**TASK DESCRIPTION:** Present the lines below again, exactly as they stand.

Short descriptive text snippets
········
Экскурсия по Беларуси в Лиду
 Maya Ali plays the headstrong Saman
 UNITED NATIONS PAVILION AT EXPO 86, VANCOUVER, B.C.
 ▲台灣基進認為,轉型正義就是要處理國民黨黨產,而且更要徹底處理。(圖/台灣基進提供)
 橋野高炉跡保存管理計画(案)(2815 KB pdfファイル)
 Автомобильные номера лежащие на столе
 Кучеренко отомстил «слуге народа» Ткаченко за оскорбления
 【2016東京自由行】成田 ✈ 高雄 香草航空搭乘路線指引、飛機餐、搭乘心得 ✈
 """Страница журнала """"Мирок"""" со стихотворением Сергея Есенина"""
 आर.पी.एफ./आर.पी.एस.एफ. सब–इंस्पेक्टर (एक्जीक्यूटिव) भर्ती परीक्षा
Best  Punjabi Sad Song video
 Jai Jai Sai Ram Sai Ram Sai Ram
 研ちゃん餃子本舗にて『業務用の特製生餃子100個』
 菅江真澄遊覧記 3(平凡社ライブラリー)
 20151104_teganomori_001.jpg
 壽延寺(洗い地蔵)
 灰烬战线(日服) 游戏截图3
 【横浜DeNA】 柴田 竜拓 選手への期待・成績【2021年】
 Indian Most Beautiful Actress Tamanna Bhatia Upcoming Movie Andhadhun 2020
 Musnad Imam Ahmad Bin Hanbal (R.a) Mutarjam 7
········
**TASK SOLUTION:**
Экскурсия по Беларуси в Лиду
 Maya Ali plays the headstrong Saman
 UNITED NATIONS PAVILION AT EXPO 86, VANCOUVER, B.C.
 ▲台灣基進認為,轉型正義就是要處理國民黨黨產,而且更要徹底處理。(圖/台灣基進提供)
 橋野高炉跡保存管理計画(案)(2815 KB pdfファイル)
 Автомобильные номера лежащие на столе
 Кучеренко отомстил «слуге народа» Ткаченко за оскорбления
 【2016東京自由行】成田 ✈ 高雄 香草航空搭乘路線指引、飛機餐、搭乘心得 ✈
 """Страница журнала """"Мирок"""" со стихотворением Сергея Есенина"""
 आर.पी.एफ./आर.पी.एस.एफ. सब–इंस्पेक्टर (एक्जीक्यूटिव) भर्ती परीक्षा
Best  Punjabi Sad Song video
 Jai Jai Sai Ram Sai Ram Sai Ram
 研ちゃん餃子本舗にて『業務用の特製生餃子100個』
 菅江真澄遊覧記 3(平凡社ライブラリー)
 20151104_teganomori_001.jpg
 壽延寺(洗い地蔵)
 灰烬战线(日服) 游戏截图3
 【横浜DeNA】 柴田 竜拓 選手への期待・成績【2021年】
 Indian Most Beautiful Actress Tamanna Bhatia Upcoming Movie Andhadhun 2020
 Musnad Imam Ahmad Bin Hanbal (R.a) Mutarjam 7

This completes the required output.